## Work order
The word to find is "camera". State how many lines below contain it, giving only the number.

## Stored data
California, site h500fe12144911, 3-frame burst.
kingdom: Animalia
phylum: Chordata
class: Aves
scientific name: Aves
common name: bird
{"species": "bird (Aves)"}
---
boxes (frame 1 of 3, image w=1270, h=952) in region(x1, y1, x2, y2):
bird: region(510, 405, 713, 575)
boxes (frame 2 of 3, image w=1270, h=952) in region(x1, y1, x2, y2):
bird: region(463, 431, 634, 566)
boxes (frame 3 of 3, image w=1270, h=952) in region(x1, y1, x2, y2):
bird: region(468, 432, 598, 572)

--

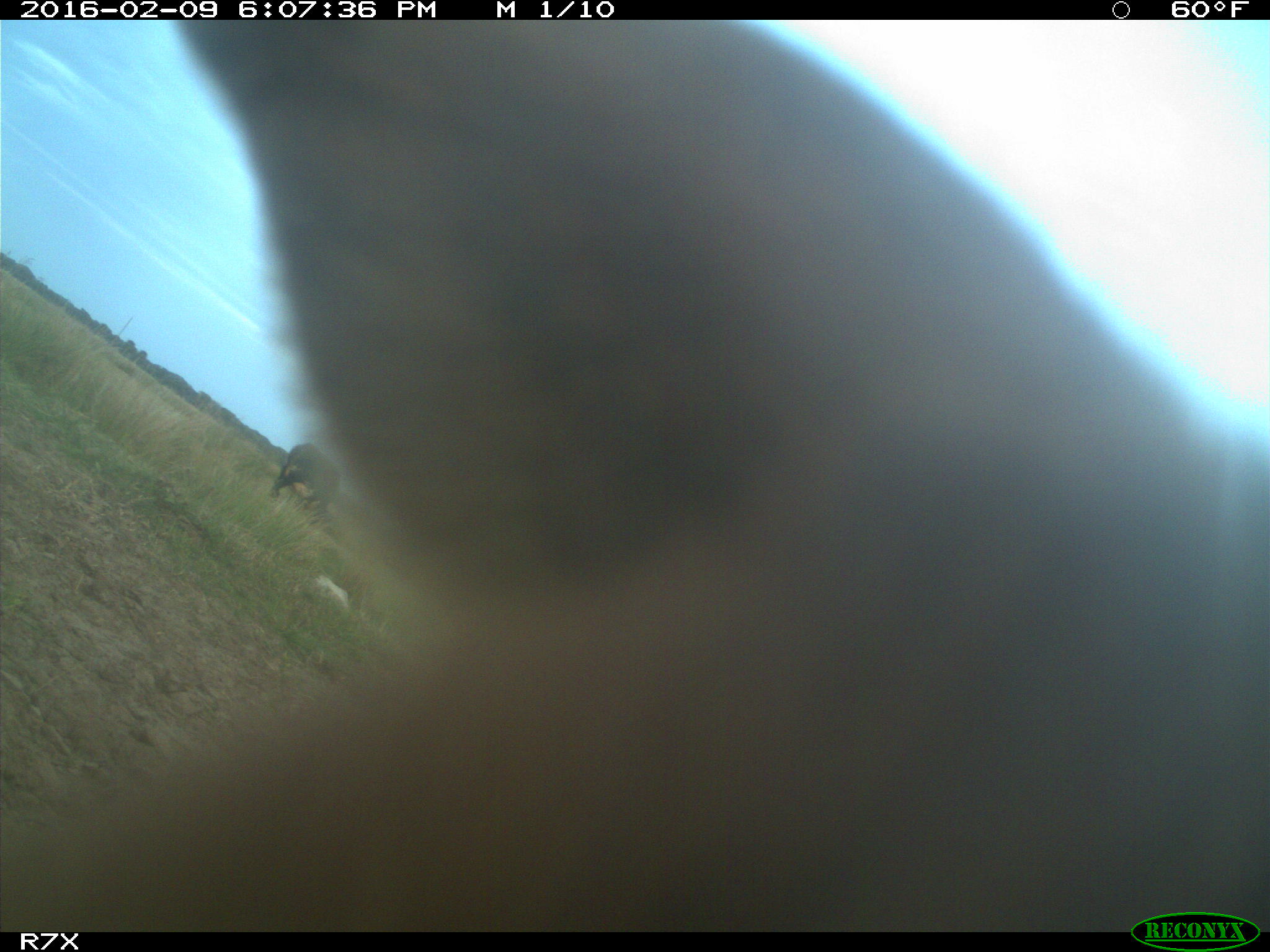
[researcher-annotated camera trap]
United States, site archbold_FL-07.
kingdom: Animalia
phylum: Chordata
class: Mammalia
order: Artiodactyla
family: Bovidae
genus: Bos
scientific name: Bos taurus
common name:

...

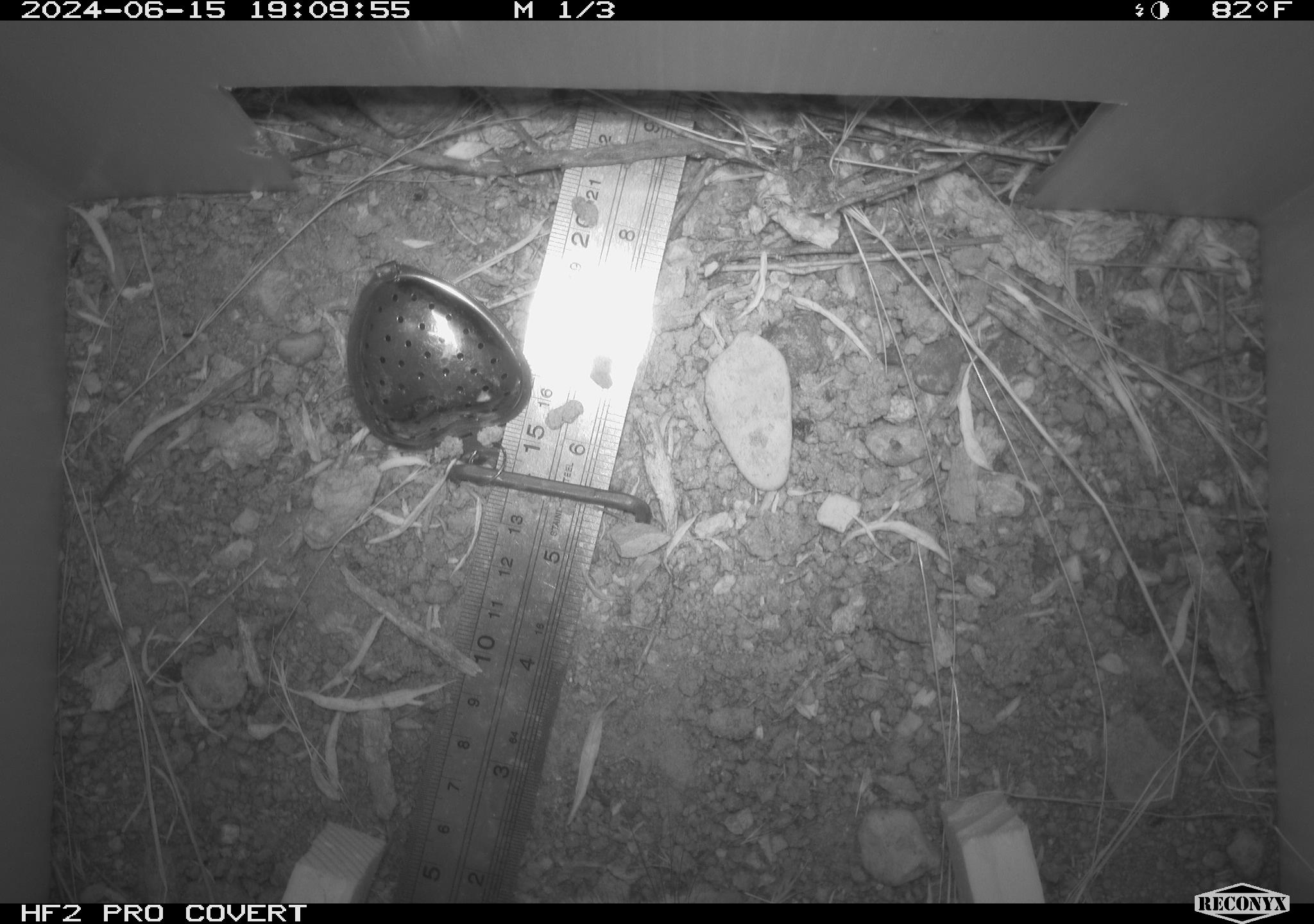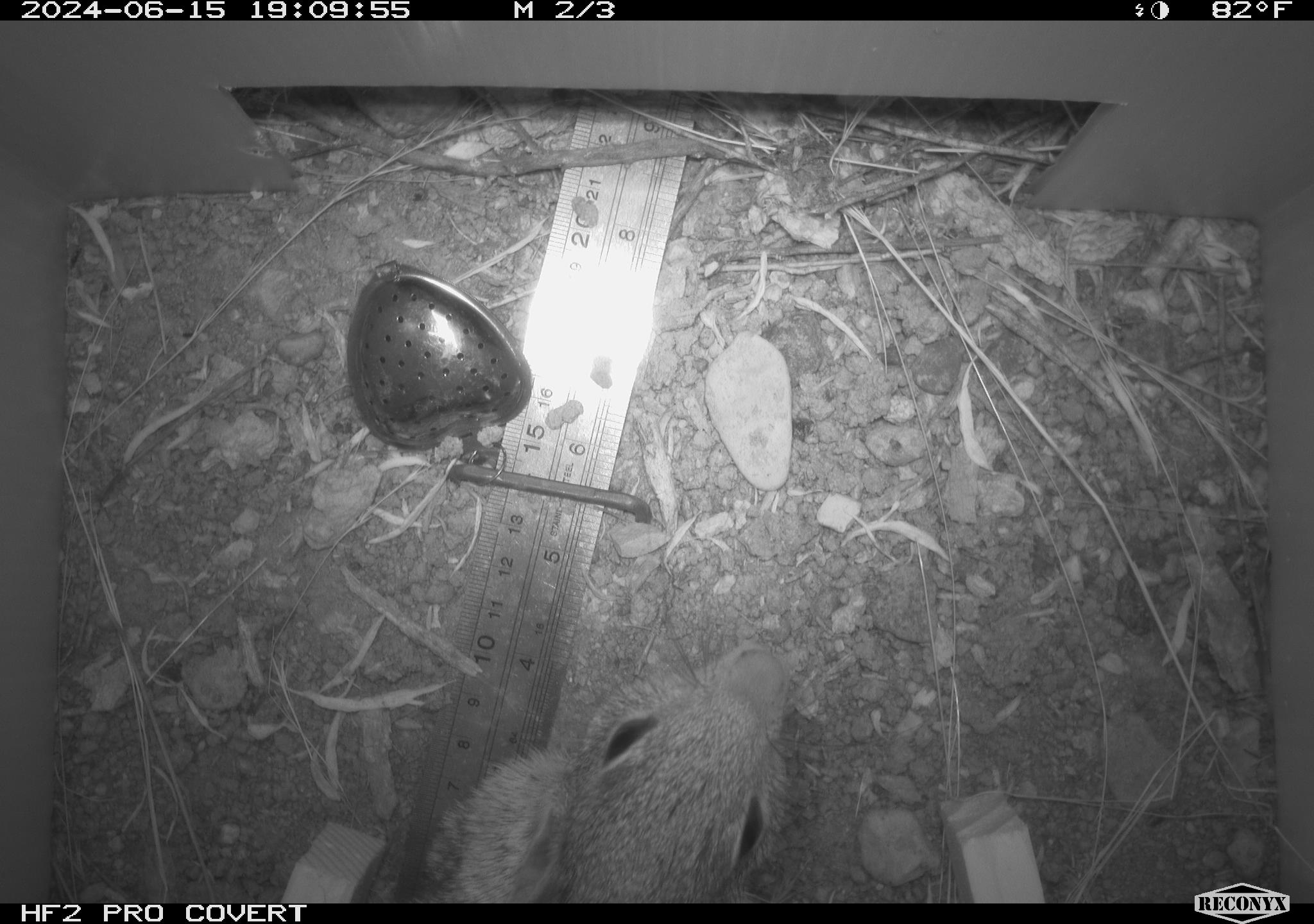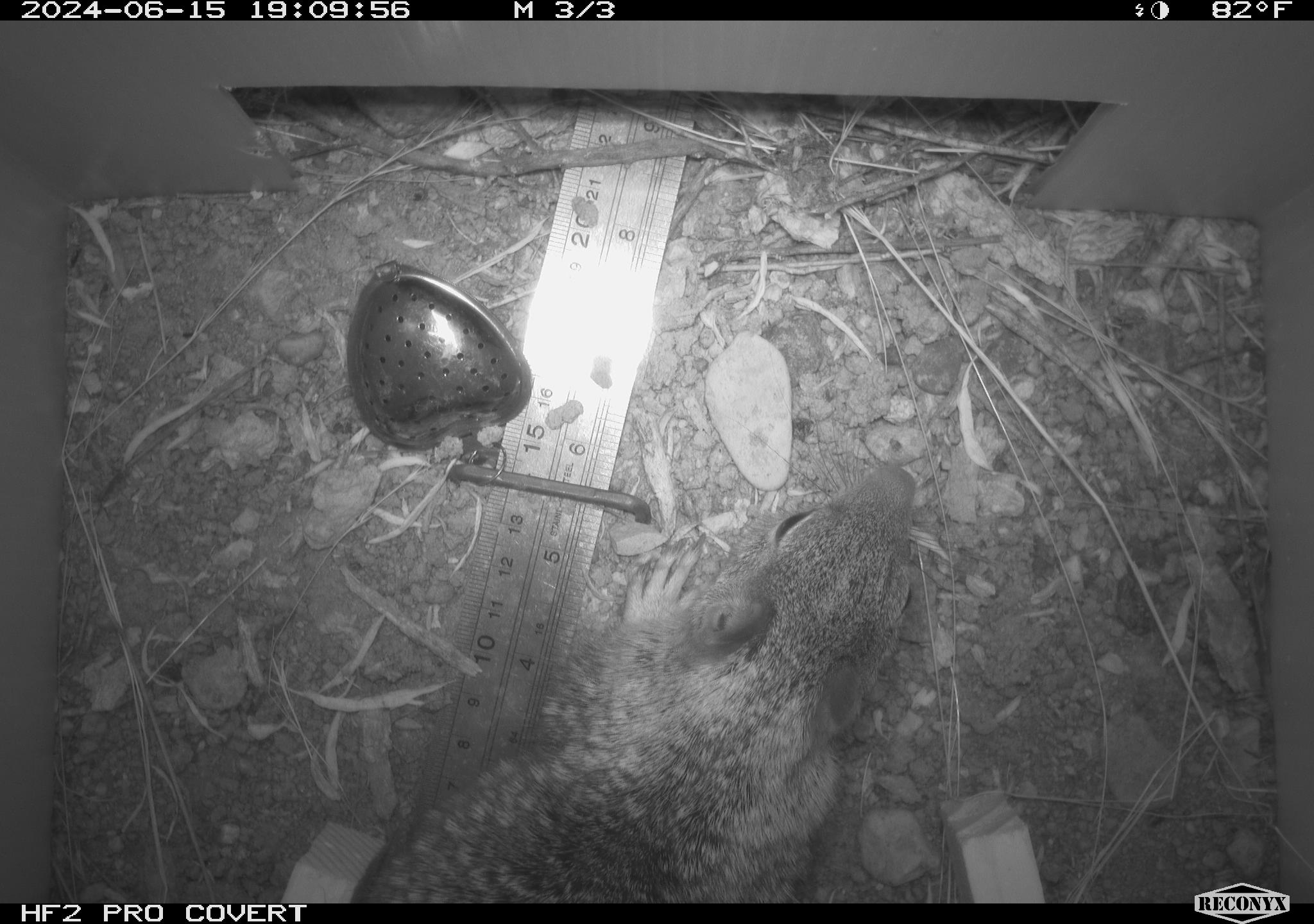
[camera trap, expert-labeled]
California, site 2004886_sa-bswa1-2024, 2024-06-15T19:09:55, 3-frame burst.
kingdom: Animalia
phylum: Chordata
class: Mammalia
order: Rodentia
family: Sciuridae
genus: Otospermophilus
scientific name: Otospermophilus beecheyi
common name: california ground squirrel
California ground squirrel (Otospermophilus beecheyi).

## Solution for this task
2